Sri mengatakan, Kemenpera sebagai regulator akan mempersiapkan segala sesuatu agar program tersebut berjalan mulus. Terlebih, pemerintah kini mendorong masyarakat untuk tinggal di rumah susun, karena lahan yang semakin mahal dan menipis di perkotaan seperti Jakarta.
SCROLL TO CONTINUE WITH CONTENT
Dulu saat menjabat sebagai Wakil Presiden di tahun 2004-2009, JK pernah menjalankan program ini. Namun tak berjalan mulus karena menemui banyak kendala dan tantangan.
"Kemarin itu karena enforcement-nya kurang, misalnya dari penyiapan kemudahan bantuan, itu bisa perizinan insentif dan macam-macam. Konsistensi pemerintahnya agak kurang," jelas Sri.
Sri mencontohkan misalnya untuk penetapan Koefisien Lantai Bangunan (KLB) di DKI Jakarta yang semula 6 kemudian direvisi menjadi 3,5. Hal ini membuat pengembang tak bergairah membangun rusun karena dianggap tak ekonomis.
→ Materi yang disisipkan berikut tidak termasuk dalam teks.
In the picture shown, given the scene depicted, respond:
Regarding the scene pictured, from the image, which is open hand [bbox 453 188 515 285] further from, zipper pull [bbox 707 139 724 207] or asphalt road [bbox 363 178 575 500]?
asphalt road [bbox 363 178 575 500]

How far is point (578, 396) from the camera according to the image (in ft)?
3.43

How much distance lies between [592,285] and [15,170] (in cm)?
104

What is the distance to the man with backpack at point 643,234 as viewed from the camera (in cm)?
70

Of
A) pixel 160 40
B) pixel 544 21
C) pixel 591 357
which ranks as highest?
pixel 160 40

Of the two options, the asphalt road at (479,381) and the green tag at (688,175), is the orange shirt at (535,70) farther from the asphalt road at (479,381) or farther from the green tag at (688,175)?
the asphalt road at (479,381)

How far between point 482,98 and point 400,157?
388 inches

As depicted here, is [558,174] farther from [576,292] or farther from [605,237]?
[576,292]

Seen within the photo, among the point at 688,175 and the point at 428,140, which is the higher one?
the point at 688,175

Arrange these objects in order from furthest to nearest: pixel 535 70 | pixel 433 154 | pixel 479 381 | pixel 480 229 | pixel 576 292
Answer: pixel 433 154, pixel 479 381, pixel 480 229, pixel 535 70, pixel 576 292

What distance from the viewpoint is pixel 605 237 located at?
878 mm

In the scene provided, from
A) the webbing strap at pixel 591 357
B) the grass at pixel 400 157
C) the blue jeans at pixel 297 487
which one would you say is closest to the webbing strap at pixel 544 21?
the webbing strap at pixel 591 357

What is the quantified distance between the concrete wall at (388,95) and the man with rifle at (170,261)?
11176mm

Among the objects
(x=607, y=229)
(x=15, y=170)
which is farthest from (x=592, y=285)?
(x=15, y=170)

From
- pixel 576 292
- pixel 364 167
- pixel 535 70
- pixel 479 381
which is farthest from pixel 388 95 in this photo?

"Misalnya KLB-nya bisa sampai 6 waktu itu, kenyataannya dipotong 3,5, itu tidak menarik lagi bagi bisnis. Itu menjadikan sisi supply itu agak kurang berminat. Banyak hal seperti insentif pajaknya, penyesuaian harganya tidak sesuai yang diharapkan," papar Sri.